On January 1, 2014, California Assembly Bill 370 will go into effect, requiring operators of websites and other online services, including mobile applications, to provide new disclosures in their website privacy policies about online tracking.  Operators will be required to disclose whether third parties collect certain information about California residents over time and across different websites when those residents use the operators’ sites and services. The law also requires that operators disclose how they respond to do-not-track signals or other mechanisms designed to provide consumers with choices relating to such activities.  Although the law is limited to online services directed to California, it provides a de facto national standard for websites that do not provide separate privacy disclosures based on location.

In the coming weeks, the California Attorney General is expected to release best practice guidelines for compliance with the law. This guidance may or may not include a strict interpretation of these and other compliance issues.
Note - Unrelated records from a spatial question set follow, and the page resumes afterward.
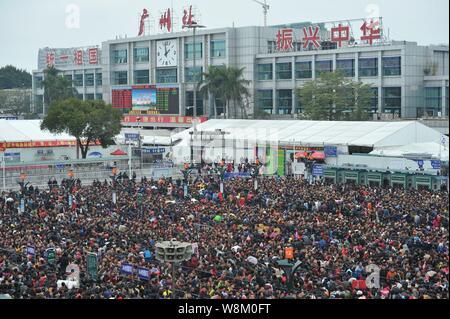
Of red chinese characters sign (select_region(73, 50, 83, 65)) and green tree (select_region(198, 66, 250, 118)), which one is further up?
red chinese characters sign (select_region(73, 50, 83, 65))

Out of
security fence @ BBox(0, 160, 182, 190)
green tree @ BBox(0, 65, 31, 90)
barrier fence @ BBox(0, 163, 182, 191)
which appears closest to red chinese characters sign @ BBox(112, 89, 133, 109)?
security fence @ BBox(0, 160, 182, 190)

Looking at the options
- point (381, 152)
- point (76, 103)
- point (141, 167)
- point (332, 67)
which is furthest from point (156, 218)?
point (332, 67)

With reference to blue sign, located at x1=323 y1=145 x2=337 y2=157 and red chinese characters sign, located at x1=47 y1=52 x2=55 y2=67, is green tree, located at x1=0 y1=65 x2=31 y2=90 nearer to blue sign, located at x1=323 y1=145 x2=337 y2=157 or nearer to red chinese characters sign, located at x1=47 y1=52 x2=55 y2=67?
red chinese characters sign, located at x1=47 y1=52 x2=55 y2=67

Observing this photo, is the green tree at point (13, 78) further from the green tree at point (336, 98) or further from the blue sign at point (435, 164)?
the blue sign at point (435, 164)

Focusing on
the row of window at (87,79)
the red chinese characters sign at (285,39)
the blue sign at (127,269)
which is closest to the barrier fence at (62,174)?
the blue sign at (127,269)

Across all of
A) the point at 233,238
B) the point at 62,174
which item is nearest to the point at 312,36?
the point at 62,174

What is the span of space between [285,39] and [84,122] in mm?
21359

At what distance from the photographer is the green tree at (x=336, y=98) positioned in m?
51.3

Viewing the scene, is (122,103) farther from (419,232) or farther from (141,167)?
(419,232)

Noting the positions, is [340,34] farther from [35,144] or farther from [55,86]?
[55,86]

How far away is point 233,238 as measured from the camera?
1844 cm

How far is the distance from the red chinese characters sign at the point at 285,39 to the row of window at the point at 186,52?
466 cm

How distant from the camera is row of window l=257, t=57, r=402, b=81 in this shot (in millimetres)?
52156

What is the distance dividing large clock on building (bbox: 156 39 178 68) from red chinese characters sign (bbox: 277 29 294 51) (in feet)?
30.7
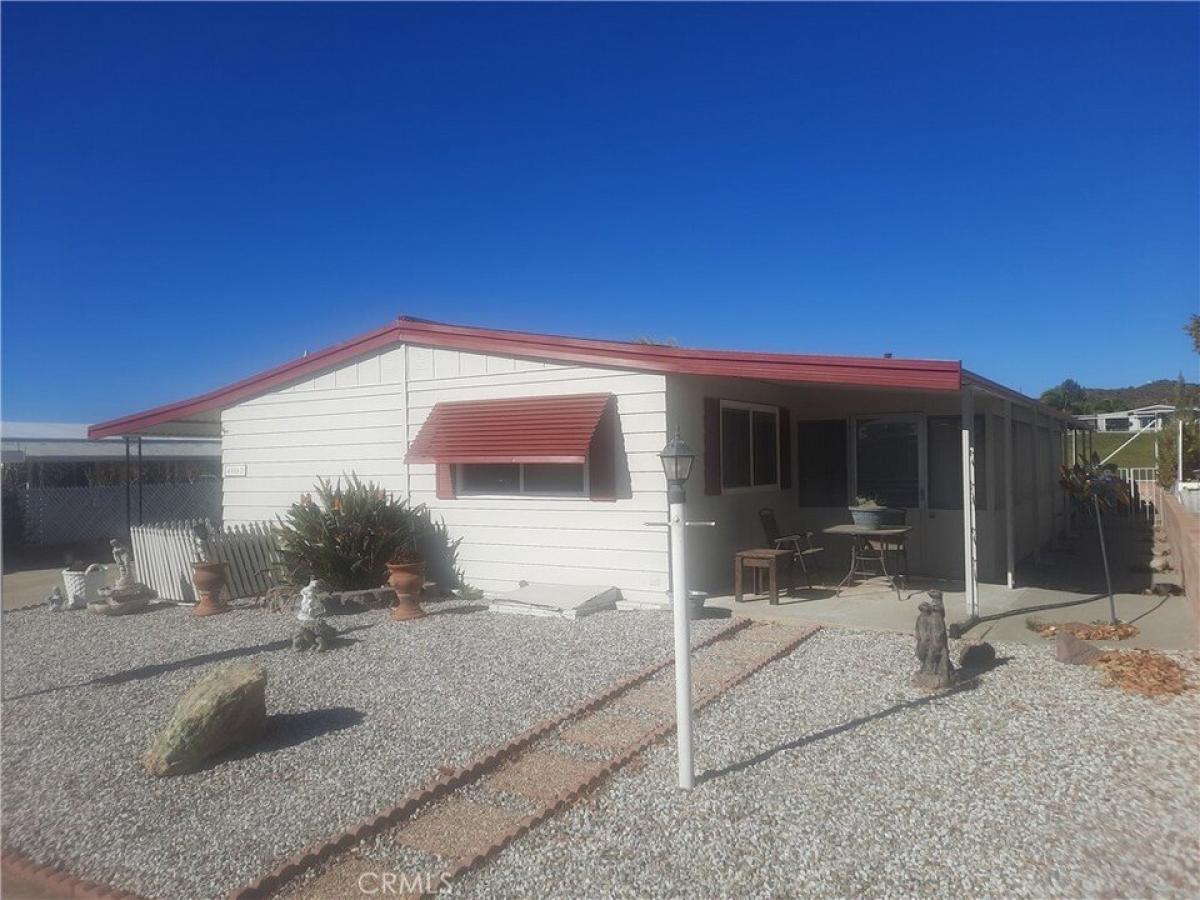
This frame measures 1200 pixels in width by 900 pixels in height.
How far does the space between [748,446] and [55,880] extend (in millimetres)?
7775

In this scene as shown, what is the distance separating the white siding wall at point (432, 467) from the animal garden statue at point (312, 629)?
252cm

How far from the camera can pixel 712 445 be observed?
348 inches

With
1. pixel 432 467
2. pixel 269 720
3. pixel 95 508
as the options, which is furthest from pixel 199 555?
pixel 95 508

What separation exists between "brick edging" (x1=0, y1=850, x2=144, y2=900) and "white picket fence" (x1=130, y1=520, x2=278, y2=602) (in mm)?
6494

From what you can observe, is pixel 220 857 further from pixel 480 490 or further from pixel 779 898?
pixel 480 490

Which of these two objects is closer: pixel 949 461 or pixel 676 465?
pixel 676 465

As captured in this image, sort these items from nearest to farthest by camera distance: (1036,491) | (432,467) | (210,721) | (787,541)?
(210,721) → (787,541) → (432,467) → (1036,491)

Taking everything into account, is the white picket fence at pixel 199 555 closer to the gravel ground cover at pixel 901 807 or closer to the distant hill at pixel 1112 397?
the gravel ground cover at pixel 901 807

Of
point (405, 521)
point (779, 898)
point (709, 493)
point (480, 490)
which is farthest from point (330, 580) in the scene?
point (779, 898)

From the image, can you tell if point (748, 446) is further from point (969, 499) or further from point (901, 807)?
point (901, 807)

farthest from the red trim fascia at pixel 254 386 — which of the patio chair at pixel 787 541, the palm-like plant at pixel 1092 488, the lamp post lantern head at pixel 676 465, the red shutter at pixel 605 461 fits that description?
the palm-like plant at pixel 1092 488

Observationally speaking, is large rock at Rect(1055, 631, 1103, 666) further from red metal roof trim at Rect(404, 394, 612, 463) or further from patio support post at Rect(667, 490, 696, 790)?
red metal roof trim at Rect(404, 394, 612, 463)

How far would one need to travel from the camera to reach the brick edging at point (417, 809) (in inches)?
129

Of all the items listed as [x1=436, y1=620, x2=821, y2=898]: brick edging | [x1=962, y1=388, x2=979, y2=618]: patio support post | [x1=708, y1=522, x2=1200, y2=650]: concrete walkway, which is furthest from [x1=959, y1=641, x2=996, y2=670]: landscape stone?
[x1=436, y1=620, x2=821, y2=898]: brick edging
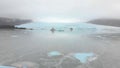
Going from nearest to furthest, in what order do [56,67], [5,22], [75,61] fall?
[56,67] < [75,61] < [5,22]

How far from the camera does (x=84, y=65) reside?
2.18 m

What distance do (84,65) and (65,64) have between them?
0.21 metres

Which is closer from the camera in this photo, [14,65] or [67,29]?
[14,65]

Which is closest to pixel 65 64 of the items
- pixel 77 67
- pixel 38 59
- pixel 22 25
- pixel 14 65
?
pixel 77 67

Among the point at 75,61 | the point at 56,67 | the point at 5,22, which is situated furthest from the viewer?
the point at 5,22

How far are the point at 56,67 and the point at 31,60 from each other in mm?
417

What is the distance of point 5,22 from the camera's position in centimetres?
705

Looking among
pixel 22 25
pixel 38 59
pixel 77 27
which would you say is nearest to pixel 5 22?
pixel 22 25

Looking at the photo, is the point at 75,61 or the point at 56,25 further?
the point at 56,25

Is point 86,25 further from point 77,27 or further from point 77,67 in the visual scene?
point 77,67

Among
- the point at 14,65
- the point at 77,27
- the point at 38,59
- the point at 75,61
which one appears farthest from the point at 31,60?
the point at 77,27

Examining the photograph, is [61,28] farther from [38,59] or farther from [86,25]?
[38,59]

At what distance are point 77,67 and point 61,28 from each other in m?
5.20

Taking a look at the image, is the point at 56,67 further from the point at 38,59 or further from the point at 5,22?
the point at 5,22
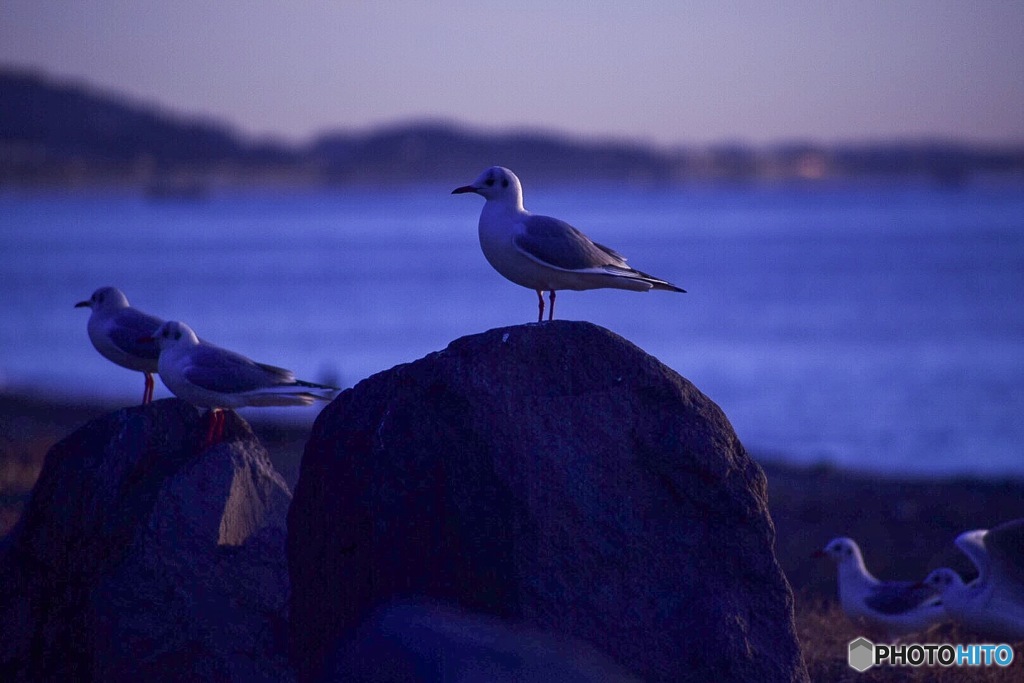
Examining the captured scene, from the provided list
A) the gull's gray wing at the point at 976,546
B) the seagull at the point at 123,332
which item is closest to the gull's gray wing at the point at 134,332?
the seagull at the point at 123,332

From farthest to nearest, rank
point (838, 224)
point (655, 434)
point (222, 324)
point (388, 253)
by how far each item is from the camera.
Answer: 1. point (838, 224)
2. point (388, 253)
3. point (222, 324)
4. point (655, 434)

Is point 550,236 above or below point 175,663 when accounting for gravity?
above

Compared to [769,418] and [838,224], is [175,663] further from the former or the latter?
[838,224]

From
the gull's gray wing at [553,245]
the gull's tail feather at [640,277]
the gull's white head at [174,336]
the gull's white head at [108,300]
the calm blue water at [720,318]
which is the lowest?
the calm blue water at [720,318]

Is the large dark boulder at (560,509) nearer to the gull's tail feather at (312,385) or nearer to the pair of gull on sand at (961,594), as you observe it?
the gull's tail feather at (312,385)

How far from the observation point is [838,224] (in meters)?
152

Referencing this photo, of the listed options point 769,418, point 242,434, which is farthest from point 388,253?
point 242,434

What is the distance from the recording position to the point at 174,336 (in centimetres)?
805

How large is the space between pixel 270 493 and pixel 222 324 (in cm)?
4067

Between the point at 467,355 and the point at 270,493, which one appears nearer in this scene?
the point at 467,355

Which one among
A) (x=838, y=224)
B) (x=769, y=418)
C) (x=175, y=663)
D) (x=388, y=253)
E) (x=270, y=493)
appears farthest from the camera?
(x=838, y=224)

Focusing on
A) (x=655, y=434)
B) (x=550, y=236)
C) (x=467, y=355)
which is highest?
(x=550, y=236)

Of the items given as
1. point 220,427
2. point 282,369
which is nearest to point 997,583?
point 282,369

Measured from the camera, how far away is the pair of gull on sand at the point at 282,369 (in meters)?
6.77
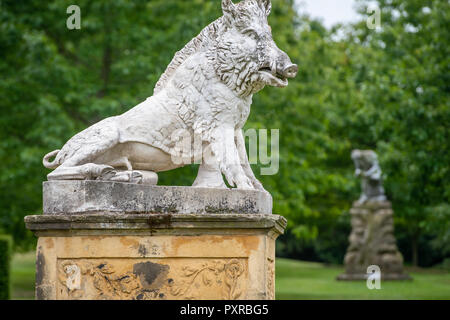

Regardless of this forthcoming guidance, operators will be expected to comply as of the January 1 effective date.

As we have written before, ambiguities in the law complicate compliance. For instance, the law does not provide a definition of “do-not-track.” Without a statutory definition of do-not-track, or a commonly accepted definition by industry, businesses should take appropriate caution when describing in their privacy policy how they respond to do-not-track signals. Also, there is confusion as to whether an operator’s provision of a link to widely used industry opt-out mechanisms obviates the need for a do-not-track disclosure. In addition, the law does not make clear whether subsidiaries and affiliates of a website operator or online service constitute “other parties.” If they are, operators will have to disclose whether affiliates and subsidiaries track consumers’ activities on their websites or services.

While businesses can take some comfort in the fact that California provides 30 days to address alleged deficiencies raised by the Attorney General before any fines may be imposed, non-compliance eventually can result in fines of up to $2,500 per violation.